Konuşmasının sonunda su fiyatlarındaki artış ve kartlı sayaçlar ile tuzlu su kullanımı hakkında bilgi veren Helvacıoğlu, sözlerini şöyle tamamladı: “Kooperatifin devrinden sonra, Meclisimizce onaylanmış tarifeler yönetmeliği kapsamında mücavir alanlarda uygulanması gereken su tarifesini uyguladık. Tıpkı Yayla mücavir alanımızda olduğu gibi. Enflasyon %12 olmasına rağmen %9’luk bir artış yapıldı. Kartlı sayaç sistemi ile %30 indirimli su kullanım imkanı sağlayacağız. Fatura ve faiz derdi olmayacak, kuyrukta bekleme ve kademeli tarife olmayacak, ev sahibi kiracı anlaşmazlıkları ortadan kalkacak, harcadığınız suyu her an kontrol edebileceksiniz, 3 tona kadar yedek su kredi imkanı olacak ve son olarak kayıp-kaçak uyarısı ile yangın acil durum modu kullanımları sağlayacak. Öncelikle suyun getirilme maliyeti var. Hatırlarsanız diğer yıllarda da tuzlu su problemi yaşanıyordu ve önlem olarak yine su satışları yapılıyordu. Tuzlu su karışan suyu neden veriyorsunuz denebilir. Fakat sonuçta tuzlu su karışmış bile olsa, ‘Suyu verin sifonu çekeyim’ diyen vatandaşlarımız var.
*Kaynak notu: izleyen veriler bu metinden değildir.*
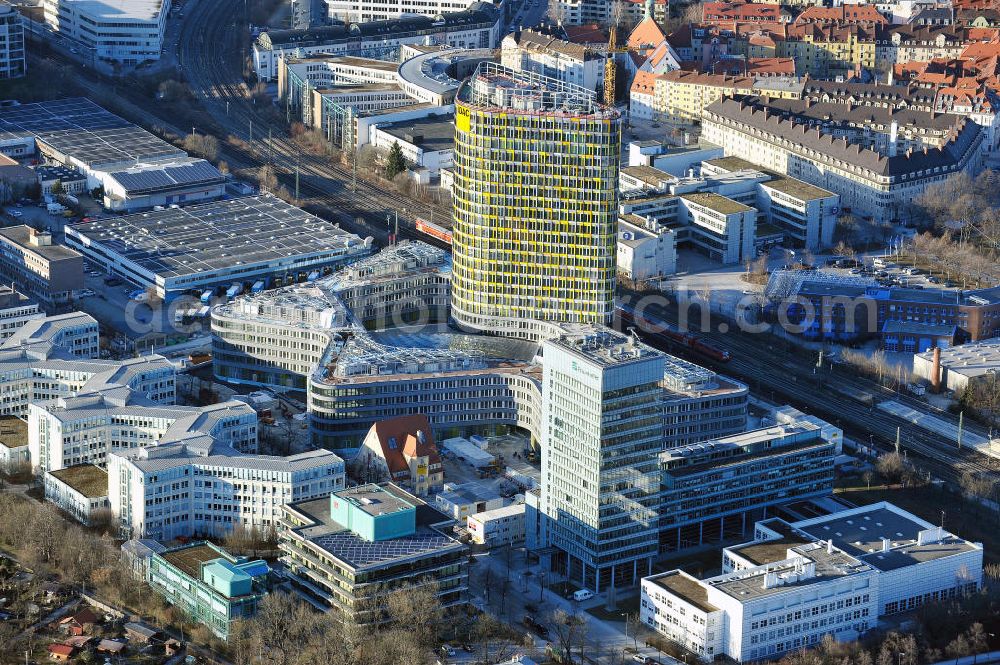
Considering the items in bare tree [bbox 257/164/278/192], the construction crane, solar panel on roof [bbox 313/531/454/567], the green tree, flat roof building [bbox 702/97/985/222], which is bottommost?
solar panel on roof [bbox 313/531/454/567]

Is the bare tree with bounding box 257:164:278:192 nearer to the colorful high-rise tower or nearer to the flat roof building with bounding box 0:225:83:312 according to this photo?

Mağduriyet yaşanmaması için suyu vermek zorundayız.”
Yaklaşık 2,5 saat süren toplantı, Belediye Başkanı Helvacıoğlu’nun konuşmasının ardından Erikli sakinlerinden gelen soruların cevaplandırılması ve birim amirleri tarafından teknik konularda bilgi verilmesinin ardından sona erdi.